Serializable snapshot isolation patch

From: Jeff Davis <pgsql(at)j-davis(dot)com>
To: pgsql-hackers(at)postgresql(dot)org
Cc: Kevin(dot)Grittner(at)wicourts(dot)gov
Subject: Serializable snapshot isolation patch
Date: 2010-10-18 05:53:45
Message-ID: 1287381225.8516.516.camel@jdavis
Views: Raw Message | Whole Thread | Download mbox | Resend email
Thread:
Lists: pgsql-hackers

This is based on the Kevin's git repo at:

git://git.postgresql.org/git/users/kgrittn/postgres.git
SHA1: 729541fa5ea94d66e6f4b22fb65bfef92214cd6b

* Trivial stuff:

I get a compiler warning:

indexfsm.c: In function ‘RecordFreeIndexPage’:
indexfsm.c:55: warning: implicit declaration of function
‘PageIsPredicateLocked’

* Open issues, as I see it:

1. 2PC and SSI don't mix (this may be a known issue, because there's not
really any code in the current implementation to deal with 2PC):

Session1:
BEGIN ISOLATION LEVEL SERIALIZABLE;
select count(*) from a;
insert into a values(1);
PREPARE TRANSACTION 't1';

Session2:
BEGIN ISOLATION LEVEL SERIALIZABLE;
select count(*) from a;
insert into a values(1);
COMMIT;

Session1:
COMMIT PREPARED 't1';

Looks like we need to track information about prepared transactions in
shared memory. I think you'll need to keep the information in the 2PC
state file as well, so that it can be rebuilt after a crash or restart.
It all looks solvable at first glance, but it looks like it might be
some work.

2. I think there's a GiST bug (illustrating with PERIOD type):

create table foo(p period);
create index foo_idx on foo using gist (p);
insert into foo select period(
'2009-01-01'::timestamptz + g * '1 microsecond'::interval,
'2009-01-01'::timestamptz + (g+1) * '1 microsecond'::interval)
from generate_series(1,2000000) g;

Session1:
begin isolation level serializable;
select * from foo where p && '[2009-01-01, 2009-01-01]'::period;
insert into foo values('[2009-01-01, 2009-01-01]'::period);

Session2:
begin isolation level serializable;
select * from foo where p && '[2009-01-01, 2009-01-01]'::period;
insert into foo values('[2009-01-01, 2009-01-01]'::period);
commit;

Session1:
commit;

In pg_locks (didn't paste here due to formatting), it looks like the
SIRead locks are holding locks on different pages. Can you clarify your
design for GiST and the interaction with page-level locks? It looks like
you're making some assumption about which pages will be visited when
searching for conflicting values which doesn't hold true. However, that
seems odd, because even if the value is actually inserted in one
transaction, the other doesn't seem to find the conflict. Perhaps the
bug is simpler than that? Or perhaps I have some kind of odd bug in
PERIOD's gist implementation?

Also, it appears to be non-deterministic, to a degree at least, so you
may not observe the problem in the exact way that I do.

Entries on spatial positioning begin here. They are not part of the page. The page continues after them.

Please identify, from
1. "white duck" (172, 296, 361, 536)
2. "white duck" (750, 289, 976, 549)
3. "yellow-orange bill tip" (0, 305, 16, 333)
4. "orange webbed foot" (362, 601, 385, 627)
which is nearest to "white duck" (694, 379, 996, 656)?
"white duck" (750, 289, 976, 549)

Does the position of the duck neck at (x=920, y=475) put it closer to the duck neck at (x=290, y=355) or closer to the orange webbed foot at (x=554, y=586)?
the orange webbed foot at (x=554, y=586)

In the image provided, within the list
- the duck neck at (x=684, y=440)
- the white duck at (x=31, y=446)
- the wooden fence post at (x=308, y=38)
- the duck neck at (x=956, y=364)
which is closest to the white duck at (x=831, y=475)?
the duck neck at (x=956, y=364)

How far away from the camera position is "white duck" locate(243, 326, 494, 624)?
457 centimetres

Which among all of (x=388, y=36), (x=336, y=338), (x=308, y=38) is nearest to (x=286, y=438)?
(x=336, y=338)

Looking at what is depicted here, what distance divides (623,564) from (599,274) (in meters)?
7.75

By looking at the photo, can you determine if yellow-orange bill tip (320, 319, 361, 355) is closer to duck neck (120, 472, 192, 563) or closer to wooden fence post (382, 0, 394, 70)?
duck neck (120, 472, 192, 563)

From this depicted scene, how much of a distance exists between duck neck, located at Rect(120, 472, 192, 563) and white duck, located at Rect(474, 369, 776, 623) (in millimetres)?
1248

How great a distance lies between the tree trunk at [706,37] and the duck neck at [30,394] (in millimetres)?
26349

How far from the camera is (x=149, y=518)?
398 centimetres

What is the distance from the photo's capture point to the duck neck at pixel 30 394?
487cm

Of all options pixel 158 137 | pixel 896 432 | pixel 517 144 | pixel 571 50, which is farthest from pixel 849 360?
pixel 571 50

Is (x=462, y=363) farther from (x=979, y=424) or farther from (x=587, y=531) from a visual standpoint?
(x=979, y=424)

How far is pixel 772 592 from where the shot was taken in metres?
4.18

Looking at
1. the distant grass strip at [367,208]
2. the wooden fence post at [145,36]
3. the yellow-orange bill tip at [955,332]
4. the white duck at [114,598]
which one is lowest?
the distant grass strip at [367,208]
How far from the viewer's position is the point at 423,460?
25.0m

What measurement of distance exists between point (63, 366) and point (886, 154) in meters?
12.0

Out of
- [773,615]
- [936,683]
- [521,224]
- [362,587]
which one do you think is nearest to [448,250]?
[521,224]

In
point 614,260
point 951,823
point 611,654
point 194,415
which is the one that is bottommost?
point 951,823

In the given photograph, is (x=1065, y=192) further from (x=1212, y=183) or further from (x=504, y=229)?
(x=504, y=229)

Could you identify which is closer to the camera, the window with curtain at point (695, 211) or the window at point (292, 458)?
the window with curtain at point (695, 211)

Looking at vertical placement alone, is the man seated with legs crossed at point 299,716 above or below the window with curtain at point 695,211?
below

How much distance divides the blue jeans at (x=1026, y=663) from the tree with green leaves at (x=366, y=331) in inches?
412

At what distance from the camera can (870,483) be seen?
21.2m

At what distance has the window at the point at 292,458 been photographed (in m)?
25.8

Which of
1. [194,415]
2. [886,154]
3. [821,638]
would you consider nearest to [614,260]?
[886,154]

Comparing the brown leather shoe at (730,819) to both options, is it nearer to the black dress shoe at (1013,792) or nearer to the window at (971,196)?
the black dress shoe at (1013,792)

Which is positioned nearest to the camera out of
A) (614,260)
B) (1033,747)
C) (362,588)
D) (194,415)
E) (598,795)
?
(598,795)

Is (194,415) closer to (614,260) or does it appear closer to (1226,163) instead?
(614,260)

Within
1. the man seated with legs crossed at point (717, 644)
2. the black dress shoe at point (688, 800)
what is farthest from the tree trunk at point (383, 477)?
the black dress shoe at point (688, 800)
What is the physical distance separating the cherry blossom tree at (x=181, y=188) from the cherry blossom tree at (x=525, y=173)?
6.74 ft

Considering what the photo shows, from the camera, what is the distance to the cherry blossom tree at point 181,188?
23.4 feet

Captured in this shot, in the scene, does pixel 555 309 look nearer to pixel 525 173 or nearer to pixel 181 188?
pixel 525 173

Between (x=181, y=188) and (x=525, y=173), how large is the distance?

3. Limited shared memory space to hold information about committed
transactions that are still "interesting". Relevant thread:

http://archives.postgresql.org/pgsql-hackers/2010-09/msg01735.php

It's a challenging problem, however, and the current solution is less
than ideal. Idle transactions can mean that all new serializable
transactions fail until the idle transactions start to terminate. I
don't like that very much, because people expect to have to retry
serializable transactions, but retrying here has no real hope (except
that some time has elapsed, and maybe the other transaction decided to
commit).

A comparison is made (in the aforementioned thread) to the existing
limitation on the number of locks. However, it's much easier to
understand normal locks, and for a given workload usually you can put an
upper bound on the number of locks required (right?).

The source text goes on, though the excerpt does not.